Le PL 10 consacre l’omnipotence du ministre et de son ministère, ce qui revient à dire que l’on consacre l’éloignement des milieux, le déracinement, et la méconnaissance des complexités du terrain. C’est la recette parfaite pour augmenter l’inefficacité, les erreurs et le gaspillage, sans diminuer les budgets consacrés à l’administration.

Pire encore, le PL nous présente l’obtention d’une gouvernance efficace pour le réseau public de santé et des services sociaux comme un choix de mode de gestion (très hiérarchisé au surplus), sans tenir compte que ce choix s’appliquera dans le cadre de valeurs et d’orientations portées par le système public lui-même. Ces valeurs et orientations sont ce qu’il y a de plus fondamental parce que ce sont elles qui gouvernent tout le travail et les choix qui se feront tant dans la détermination du ou des modes de gestion que dans la prestation des soins et services.

Mais alors que dire d’un projet de loi qui ne représente, suivant les dires du ministre, qu’un morceau du puzzle?… 

Alors pour savoir à quoi ressemblera notre système de santé quand tous les morceaux du puzzle seront en place, il nous faut aborder les pièces manquantes.

Le financement à l’activité a été appliqué au Royaume-Uni il y a déjà plus d’une décennie. Ce mode de financement a été accompagné d’un accroissement du recours au privé pour la prestation des soins, en invoquant le “libre choix du patient”. Le financement à l’activité, où est établi un coût pour chaque acte posé, ne fait qu’augmenter les coûts administratifs et la bureaucratie qui doit contrôler la saisie et la gestion des données, tout en n’apportant aucune nouvelle ressource dans les services. 

Avec les supercliniques, nous sommes encore plus loin d’un redéploiement des services sociaux pour travailler en amont et développer une réelle politique de santé. Nous sommes plutôt dans le développement d’une politique active de soutien financier pour consolider et développer le pouvoir de la médecine privée, principalement celle des médecins spécialistes. 

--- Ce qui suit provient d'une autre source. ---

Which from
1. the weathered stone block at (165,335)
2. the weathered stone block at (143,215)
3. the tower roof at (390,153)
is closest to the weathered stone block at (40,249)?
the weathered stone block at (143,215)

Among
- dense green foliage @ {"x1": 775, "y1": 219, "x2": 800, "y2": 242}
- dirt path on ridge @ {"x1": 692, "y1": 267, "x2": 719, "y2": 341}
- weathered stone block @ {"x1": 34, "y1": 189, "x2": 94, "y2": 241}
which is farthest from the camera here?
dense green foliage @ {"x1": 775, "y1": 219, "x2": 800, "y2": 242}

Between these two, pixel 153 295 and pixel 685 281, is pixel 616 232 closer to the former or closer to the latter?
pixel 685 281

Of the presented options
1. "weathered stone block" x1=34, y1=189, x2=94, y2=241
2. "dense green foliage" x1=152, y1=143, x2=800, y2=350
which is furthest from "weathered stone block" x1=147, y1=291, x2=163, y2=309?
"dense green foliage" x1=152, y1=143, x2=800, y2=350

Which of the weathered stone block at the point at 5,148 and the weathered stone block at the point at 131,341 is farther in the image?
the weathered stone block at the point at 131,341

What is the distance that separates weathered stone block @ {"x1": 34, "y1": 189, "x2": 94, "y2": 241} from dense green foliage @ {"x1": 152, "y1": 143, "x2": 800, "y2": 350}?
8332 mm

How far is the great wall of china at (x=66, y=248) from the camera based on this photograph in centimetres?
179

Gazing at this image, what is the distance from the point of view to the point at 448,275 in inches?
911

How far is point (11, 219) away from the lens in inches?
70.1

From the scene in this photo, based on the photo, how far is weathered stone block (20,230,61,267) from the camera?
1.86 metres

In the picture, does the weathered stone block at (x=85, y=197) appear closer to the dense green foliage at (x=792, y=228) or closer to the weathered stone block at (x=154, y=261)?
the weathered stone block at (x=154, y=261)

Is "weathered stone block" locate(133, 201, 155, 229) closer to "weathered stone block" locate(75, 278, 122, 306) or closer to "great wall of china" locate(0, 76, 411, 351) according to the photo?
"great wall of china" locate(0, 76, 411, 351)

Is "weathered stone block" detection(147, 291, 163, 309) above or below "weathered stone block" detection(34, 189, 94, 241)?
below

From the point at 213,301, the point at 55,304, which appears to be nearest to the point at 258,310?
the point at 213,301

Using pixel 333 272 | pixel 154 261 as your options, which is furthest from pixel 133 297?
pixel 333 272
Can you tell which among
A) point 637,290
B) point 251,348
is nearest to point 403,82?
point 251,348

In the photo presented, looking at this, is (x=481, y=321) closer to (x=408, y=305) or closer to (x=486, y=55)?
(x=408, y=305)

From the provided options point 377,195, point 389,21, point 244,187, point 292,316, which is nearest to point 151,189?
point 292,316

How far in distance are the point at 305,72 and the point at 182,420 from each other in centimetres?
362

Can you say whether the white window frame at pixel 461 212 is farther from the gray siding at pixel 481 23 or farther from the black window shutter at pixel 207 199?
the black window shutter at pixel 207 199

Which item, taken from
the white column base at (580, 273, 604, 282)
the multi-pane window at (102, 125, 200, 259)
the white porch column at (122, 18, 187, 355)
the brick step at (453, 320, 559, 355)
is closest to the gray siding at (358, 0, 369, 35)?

L’Accord économique et commercial global (AECG), comme tous les accords de libre-échange, comporte sa section marchés publics dans laquelle les gouvernements s’engagent à ouvrir au marché, donc à la sous-traitance et à la privatisation, les services publics, y compris en santé et services sociaux. Mais nous ne savons pas encore, comparativement au ministre et à son gouvernement, les liens qui pourraient unir plus intimement l’AÉCG et le PL 10.

Nous l’avons dit maintes et maintes fois : la santé n’est pas une occasion d’affaires. 

Et c’est pour toutes ces raisons que nous rejetons le PL 10.